*What is required*.
Return the records below unchanged, keeping every line and its wording intact.

*Data rows*.
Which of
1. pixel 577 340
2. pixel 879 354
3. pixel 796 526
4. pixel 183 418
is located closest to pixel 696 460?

*Solution*.
Which of
1. pixel 577 340
2. pixel 879 354
3. pixel 796 526
4. pixel 183 418
is located closest to pixel 696 460?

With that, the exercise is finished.